Tuesday, October 5, 2021

 

The Worst Call Ever?

      From the grandstands it looked like the all-time worst call.  The big-screen replay at the stadium's south end clearly showed a football spinning harmlessly on the turf.  That's an incomplete pass in anybody's rulebook.  Yet the official pointed emphatically in the other direction … interception!  An indignant shower of boos rained over the field.

      But the crowd didn't know that the football on the field was an impostor.  The game ball was safely in the arms of a defensive back from the visiting team.

      It seems that a ball boy on the sideline had been accidentally steam rolled by one of the players.  You can guess what happened next.  Basic laws of physics dictated that the ball boy would relinquish his football.  And that extra ball just happened to squirt out onto the field-right in front of the defender as he intercepted the real ball.  What the crowd thought they saw was dramatically different from reality.

      There's quite a lesson here.  How often do we quickly form an indignant opinion when we perceive some "evil"?  We hastily criticize the government, our teachers, our pastor, our friends, and our enemies.  Yet we do so without having all the facts.  Or we have a distorted view of what really happened.

      We can even do the same thing with God.  We ask tough questions like, "If God is so good, why does He allow evil?”  Or more personally, "Why does God let that arrogant idiot get away with murder while I work hard for nothing?  Great question.  But it betrays our limited view of God's Big Picture.  God understands our questions, even when we may not understand His answers.

      He told the prophet Isaiah, "My thoughts are not your thoughts, neither are your ways My ways," declares the Lord, “As the heavens are higher than the earth, so are My ways higher than your ways and My thoughts than your thoughts," (Isaiah 55: 8-9).

      God doesn’t discourage our honest questions.  But He does want us to trust Him to bring His perfect plan to completion.
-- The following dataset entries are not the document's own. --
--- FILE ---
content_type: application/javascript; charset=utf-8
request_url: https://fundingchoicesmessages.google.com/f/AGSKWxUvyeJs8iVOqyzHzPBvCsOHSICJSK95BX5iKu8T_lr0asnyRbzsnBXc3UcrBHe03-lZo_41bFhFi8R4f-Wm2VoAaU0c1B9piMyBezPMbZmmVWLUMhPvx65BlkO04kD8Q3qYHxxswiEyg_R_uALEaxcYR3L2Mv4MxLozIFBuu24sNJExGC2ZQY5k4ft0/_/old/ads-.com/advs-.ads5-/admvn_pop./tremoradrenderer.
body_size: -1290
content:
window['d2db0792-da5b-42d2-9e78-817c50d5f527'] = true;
      It's a fact of the human condition that we won't understand everything this side of heaven.  That shouldn't discourage us.  As we trust the God who ultimately reveals the answers to all our questions, we will find joy, hope, and peace … and a better appreciation for the vastness of God's Big Picture.

      Ask yourself these questions … “Do I quickly form opinions and judgments, or do I wait till I have all the facts?  What things seem unfair in my own life?  Have I been silently accusing God of being less than good to me?

      Better to be a fact finder than a faultfinder.